> [Ihre Aufgaben]:
a: Nennen Sie alle Vorrichtungen, mit denen sich das Gastgewerbe laut dem Text zur Gastronomie im Corona-Winter durch die kalte Jahreszeit retten will.
b: Führen Sie den Text zur Gastronomie im Corona-Winter im Anschluss an seinen letzten Satz weiter.

> [Ausgangstext]:
------------------------

„Unsere virensichere, zertifizierte Anlage filtert die Atemluft im Restaurant siebenmal in der Stunde – für ein Durchatmen fast wie an der frischen Luft.“ So oder ähnlich versprechen Gastronomen neuerdings ihren Kunden eine geschützte Atmosphäre, jetzt wo die Mahlzeit im Außenbereich doch schnell kalt wird. Mit Luftfilteranlagen, Heizpilzen und Wärmestrahlern will das schwer gebeutelte Gewerbe sich durch den Corona-Winter retten. „Unsere Unternehmer machen sich fit für die Herbst- und Wintersaison“, erklärt der Bundesverband Dehoga.
Denn die kündigt sich mit herbstlicher Flaute und Sperrzeiten höchst bedrohlich an. Der lange Sommer brachte dank der Lockerungen der Corona-Auflagen, Hygienekonzepten und einer Ausweitung der Außenbewirtschaftung eine leichte Verschnaufpause. Doch das Niveau von vor der Krise wurde noch nicht erreicht.
Fielen die Umsätze des Gastgewerbes von März bis Mai drastisch zwischen 45 und 75 Prozent, so lagen sie nach den jüngsten Angaben des Statistischen Bundesamts im August real immer noch 22 Prozent unter dem Vorjahres- oder Vorkrisenmonat. An vielen ging die Belebung auch ganz vorbei: Nach Handel und Bauwirtschaft zogen Firmen im Gastgewerbe mit 1000 Insolvenzverfahren im ersten Halbjahr 2020 am häufigsten die Reißleine.

------------------------

> [Datenzeilen]:
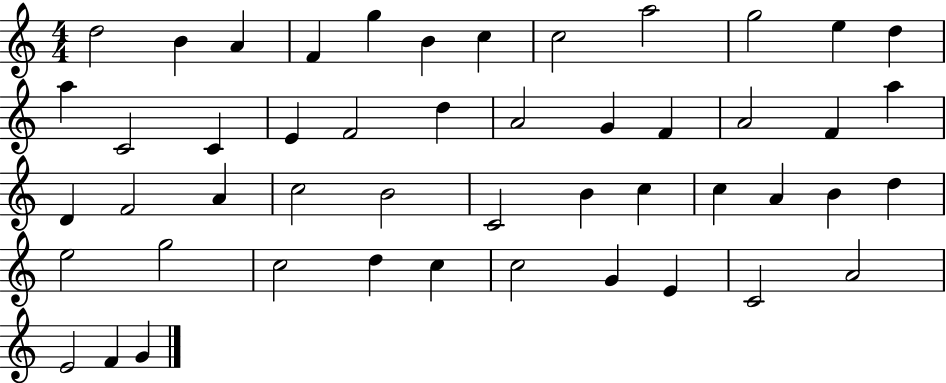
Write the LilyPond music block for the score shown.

{
  \clef treble
  \numericTimeSignature
  \time 4/4
  \key c \major
  d''2 b'4 a'4 | f'4 g''4 b'4 c''4 | c''2 a''2 | g''2 e''4 d''4 | \break a''4 c'2 c'4 | e'4 f'2 d''4 | a'2 g'4 f'4 | a'2 f'4 a''4 | \break d'4 f'2 a'4 | c''2 b'2 | c'2 b'4 c''4 | c''4 a'4 b'4 d''4 | \break e''2 g''2 | c''2 d''4 c''4 | c''2 g'4 e'4 | c'2 a'2 | \break e'2 f'4 g'4 | \bar "|."
}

------------------------

> [Lösungen]:
a: Luftfilteranlagen, Heizpilze, Wärmestrahler

b:
Nicht den schwarzen Peter
Die nun wieder verschärften Regelungen zur Kontaktbegrenzung und insbesondere zu den Sperrzeiten treffen das Gastgewerbe hart. „Die Maßnahmen sind existenzgefährdend“, heißt es. Ohnehin blieben in den ersten Herbstwochen Tische schon zunehmend frei. Um so mehr hofft die Branche, dass noch weiter gehende Lockdowns verhindert werden können. Mit schmissigen Slogans wie „Abstand halten. Sonst ist deine Stammkneipe schneller dicht als du“, werben Branchenvertreter für die Einhaltung von Verordnungen.
Die Branche will nicht den schwarzen Peter zugeschoben bekommen, nachdem mutmaßlich ein Übermaß an Geselligkeit die Zahlen der Neuinfektionen wieder drastisch in die Höhe treibt. „Unsere strikten Hygienekonzepte funktionieren. Hotels und Restaurants haben nachweislich nicht zum Anstieg der Infektionen beigetragen,“ versicherte Dehoga-Präsident Guido Zoellick noch vor der letzten Krisenrunde von Bund und Ländern.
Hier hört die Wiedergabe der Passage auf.